Quand je vois les productions artistiques de mon époque qui me tombent sous les yeux, dans le domaine de la peinture et de la sculpture, je constate qu'aucune règle ou contrainte n'y règne.
C'est le chaos : tout le monde fait de l'art avec n'importe quelle matière, sur n'importe quelle sujet, sur n'importe quel support, avec ou sans signification...
Et en même temps, ce petit monde se retrouve par des codes, comme nous le montre Charles, et a installé d'ores et déjà un fort conformisme.
Cela me fait penser à la "paideia", cette éducation morale et philosophique des élites grecques reprise par les romains. Par cette éducation, les élites se reconnaissait par leur comportements, leurs goûts, leurs façon de s'habiller entre gens du même monde. Le but, c'était d'être clairement séparé du peuple, et avoir une vie de clan, celle des gens de bonne naissance, qui pouvaient se reconnaître d'une province à l'autre et être reçus comme leur rang se devait d'être reçu.

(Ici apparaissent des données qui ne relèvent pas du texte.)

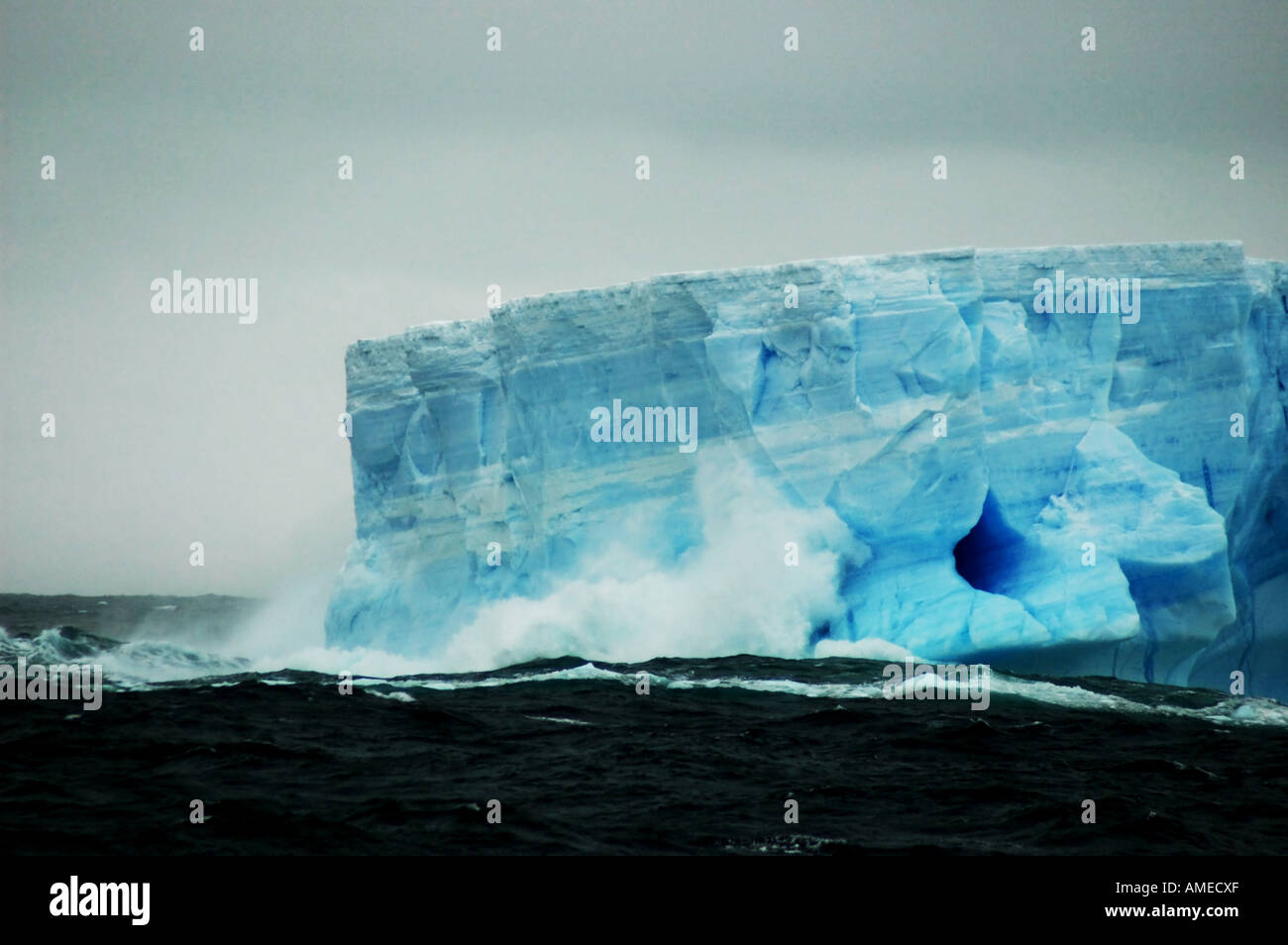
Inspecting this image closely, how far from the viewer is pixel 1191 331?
19344mm

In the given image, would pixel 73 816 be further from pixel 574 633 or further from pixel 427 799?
pixel 574 633

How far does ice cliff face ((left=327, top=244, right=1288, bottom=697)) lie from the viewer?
18219mm

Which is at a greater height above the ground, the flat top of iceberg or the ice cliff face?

Je vois un parallèle clair dans l'art contemporain : j'ai l'impression (voyez comme je suis modéré

) que beaucoup de ces artistes veulent absolument n'être pas connu du public et rester dans un milieu en se démarquant ostensiblement de la masse par un hermétisme qui n'a d'autre justification que cet isolement volontaire.
Desproges avait un bon mot qui disait (je cite de mémoire) : "je connais des intellectuels qui tueraient pour ne pas être plus de dix à comprendre le dernier Godard."
Quand j'observe le passé, et plus je remonte les siècles, je remarque que les contraintes sur l'art sont alors très fortes. En musique, les différents genres sont bien définis par des règles qui imposent un nombre précis de mesures, un rythme, un retour du thème à tel moment précis. Bref, une formule mathématique que l'artiste devait respecter pour avoir le droit de faire un lied, un motet, une cantate...
Le théâtre, si mes souvenirs sont bons, au XVIIe, est encadré par les trois unités de temps, de lieu et d'action.
Dans l'Antiquité, les proportions des statues mais aussi des bâtiments répondaient à des normes très précises, des normes techniques que le bon goût avaient patiemment mis en place, au dur et à mesure des générations d'artisans (car c'est ainsi que se définissent les artistes à l'époque).
Et l'on pourrait passer en revue tous les arts.
Quand ces codes étaient bousculés, c'est qu'un mouvement bien puissant été apparu : exemple, le romantisme dans la musique. Le genre était gardé (la symphonie chez Beethoven), les règles seulement modifiées. La longueur des symphonie de Beethoven fit scandale à l'époque, mais avec le recul, on se rend compte que ce changement est modique au regard du décalage de l'art contemporain avec l'art classique.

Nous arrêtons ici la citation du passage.